* [What you are asked to do] List each thing the writer of the wedding budget text below dreamed of during the early stages of planning.

* [Text shown]
+--

I am getting married on Nov. 21. During the early stages of planning, I had dreams of a 12-piece Motown-style band, an open bar and a 500-person guest list. Then, I got smacked in the face with the one word every bride dreads: budget.
The average wedding these days costs just around $28,000. My parents divorced seven years ago, and although they knew at some point I would be married, I don’t believe they expected their youngest child to get engaged during the biggest economic downturn in decades. Needless to say, my high expectations were kicked in the rear when these words were uttered, “Your budget is $15,000.”
As an event consultant who also happens to be planning her own wedding, I’m here to share with you six things every budget-conscious bride needs to know to cut costs at her wedding.
1. Use Your Resources
Does your mom still have her wedding dress in her closet? Yes, I can imagine – It probably has long sleeves and lace and smells like vinegar. Pull it out, try it on. Can you cut the sleeves off? Can you find a seamstress who can turn that dress in to your vision?
Do you have a friend who is musically talented? Ask that person to play at your rehearsal dinner or even during your ceremony. It will save you money and add a sweet personal touch to your big day.
My future mother in law does beautiful calligraphy. Now I’m not saying every person’s mother in law does calligraphy, and even if they did, it’s possible that she doesn’t want to use that talent for your wedding. My point is: Look to the people who are close to you. It’s the one time in your life that it will actually be hard for them to say no!

+--

* [Information shown]

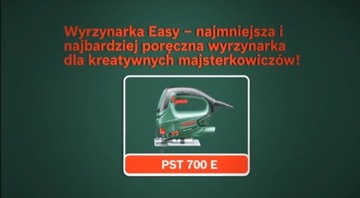 Лобзик 500 Вт BOSCH PST 700 E + Чемодан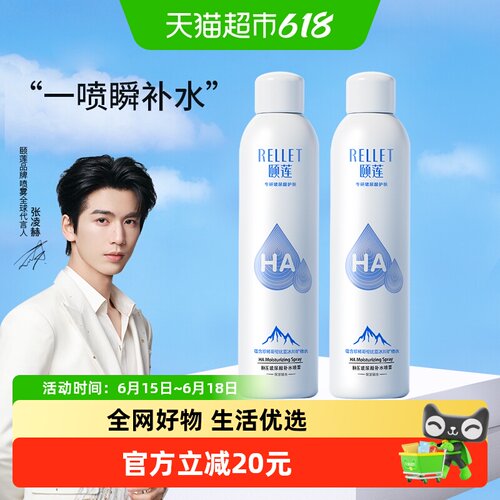 Rellet/颐莲补水保湿爽肤水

+--

* [Answer for the task]
- A 12-piece Motown-style band
- An open bar
- A 500-person guest list